##### PAGE EXTRACT #####

Environment Minister Phil Hogan. Photo: Tony Gavin

Environment Minister Phil Hogan. Photo: Tony Gavin

Environment Minister Phil Hogan. Photo: Tony Gavin

EIGHTY per cent of the property tax collected in a local authority area should be ring-fenced to maintain and improve local services.

That's the purpose of the Finance Local Property Tax (Amendment) Bill 2014, which I'm seeking to introduce in the Dail today.

This Bill would give effect to a government commitment on the 80pc use that was made a year ago by Minister for the Environment Phil Hogan.

This commitment has not been included in the local property tax legislation, leaving it open to be reneged upon.

Unfortunately, this happened already this year, with a substantial amount of the property tax being used to fund the establishment of Irish Water instead of local services as promised.

Mr Hogan has now said that the measure will be implemented from 2015 onwards, but I have concerns that in future years the tax could be used to fund similar projects or to pay off debt – unless it is written into legislation.

##### INFORMATION PROVIDED #####

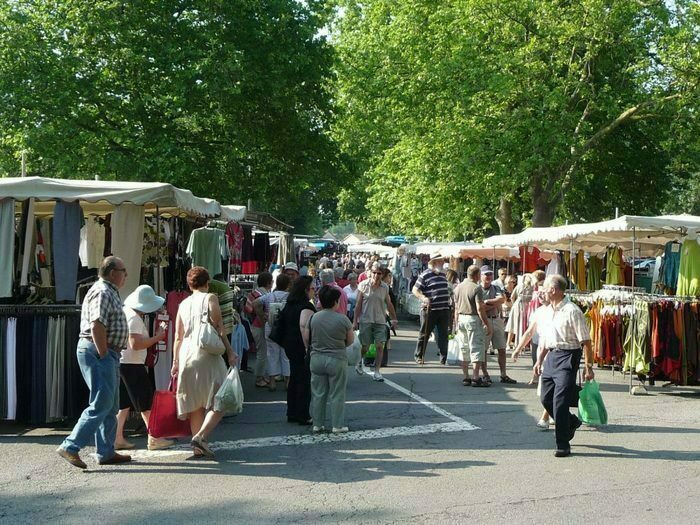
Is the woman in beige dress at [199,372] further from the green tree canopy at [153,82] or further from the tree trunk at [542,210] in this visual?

#####

* [GIVEN PROBLEM 1] In the property tax piece, what share of the tax collected in a local authority area should be ring-fenced for local services?
* [GIVEN PROBLEM 2] From the property tax piece, reproduce the passage that begins with the words "This commitment has" and ends with "services as promised.".

* [EXPECTED OUTPUT 1] Eighty per cent.

* [EXPECTED OUTPUT 2]
This commitment has not been included in the local property tax legislation, leaving it open to be reneged upon.

Unfortunately, this happened already this year, with a substantial amount of the property tax being used to fund the establishment of Irish Water instead of local services as promised.